Exile on North Main Street
Recent Salinas’ arrivals Rum and Rebellion set local politics to cowpunk music.
It becomes apparent only a few seconds into a show at Rollick’s Internet Café in Salinas that this band is not afraid to be political. Set up inside the coffee shop just feet from Salinas’ Main Street, singer/guitarist George Sanchez tells the small crowd that the first song of the evening will be a zydeco song he wrote during the presidential election. Though the song titled “How Will You Choose?” does seem to be political—Sanchez mentions the Black Panthers in the first few lines—it sounds more like a rambling Violent Femmes song then something from a band like Buckwheat Zydeco.
It’s a mellow coffee shop setting and the band’s set-up is acoustic, but Sanchez, who is clad in a maroon Ramones T-shirt, yells some of the song’s lyrics into the microphone while stomping his feet on the hardwood floors. Meanwhile, bassist Joe Hunt, and Scott McDonald, who stands while playing a snare drum, help bring the song to a rollicking close.
On the next number, titled “Where We’re At,” Sanchez sings about local phenomena like Salinas native John Steinbeck and local farm workers over a ferocious strum of his acoustic guitar. Even though the band threatens to fall apart several times throughout the song, they make up for their lack of tight playing with raw emotion.
After the song crashes to a halt, Sanchez announces that the next song is “about places we’ve seen since we moved to town.” Later, at his house a few blocks away, Sanchez and his bandmates tell me that the song titled “Oscar” is about the youngest kid killed during a rash of Salinas homicides in the middle of January. Sanchez says he was able to provide the song’s vivid details, because he covered the story for the Salinas newspaper The Californian.
Over a Scotch on the rocks, Sanchez explains why he refers to himself and his bandmates as transplants throughout the show. Despite their love of their new hometown, he and his bandmates all moved to Salinas over the last few years.
The nascent group, which has only been around for a little less than a year, has performed at Monterey’s Lava Lounge and Salinas venues including Rollick’s and the Cherry Bean Coffeehouse. The band plans to record its first full-length CD this April.
At Rollicks, Rum and Rebellion decide to try to change the evening’s atmosphere after “Oscar” with a catchy, comical number titled “All the Pretty Songs.” With lyrics like: “You left your Bible next to your whip,” the tune is reportedly about one of Sanchez’s old girlfriends.

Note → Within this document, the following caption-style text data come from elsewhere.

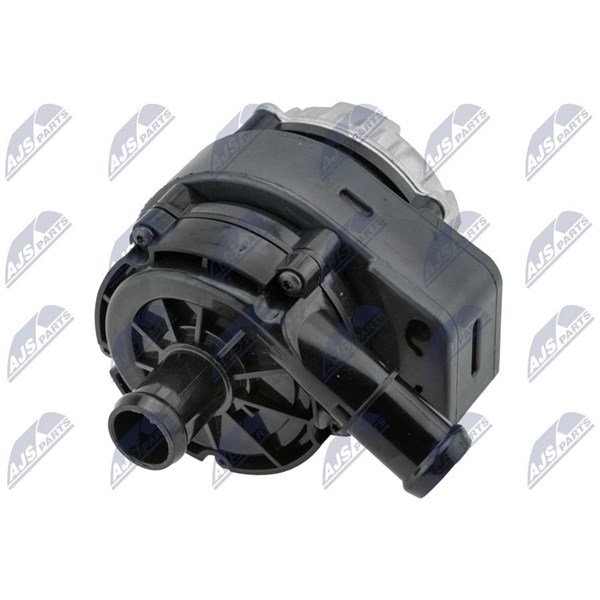 Extra vattenpump Nty CPZ-VW-022 NTY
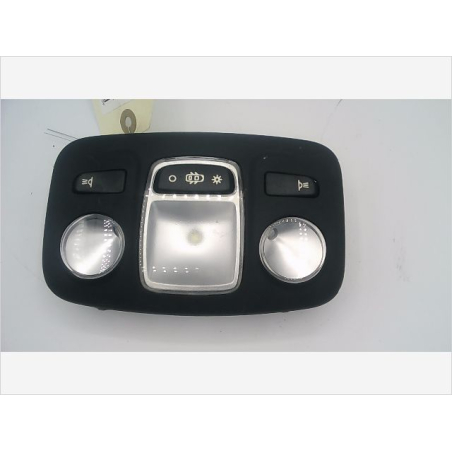 Plafonnier occasion CITROEN DS4 Phase 1 - 1.6 e-HDi 115ch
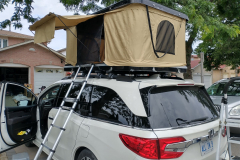 OddyseyTent-9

Following Rum and Rebellion’s best material, including catchy numbers like “Whore’s Blues” and “Hey Armando,” the group yields some of its allotted time to some other Salinas artists and musicians.
The first up is slam poet Marc Cabrera, a.k.a. Lost Boy, who performs a handful of moving poems with a very animated delivery. He confronts his own mortality, the government and hip-hop culture with nuggets like: “my culture can’t be summed up with one dope ass Sprite commercial.”
Following Cabrera, John Brandow of the Salinas band Achievement of Flight plays a handful of well-crafted acoustic songs and a cover of the Operation Ivy gem “Knowledge.” During his few songs, Brandow waxes about subjects like the effectiveness of democracy and the lack of a venue for Salinas musicians and artists.
When Rum and Rebellion return to their microphones, Sanchez continues talking about the dire need for Salinas musicians to be able to perform in their own town. He says with so much artistic passion in Salinas there needs to be a venue for creative artists.
After a night of politically-fueled entertainment at Rollick’s, I would have to agree.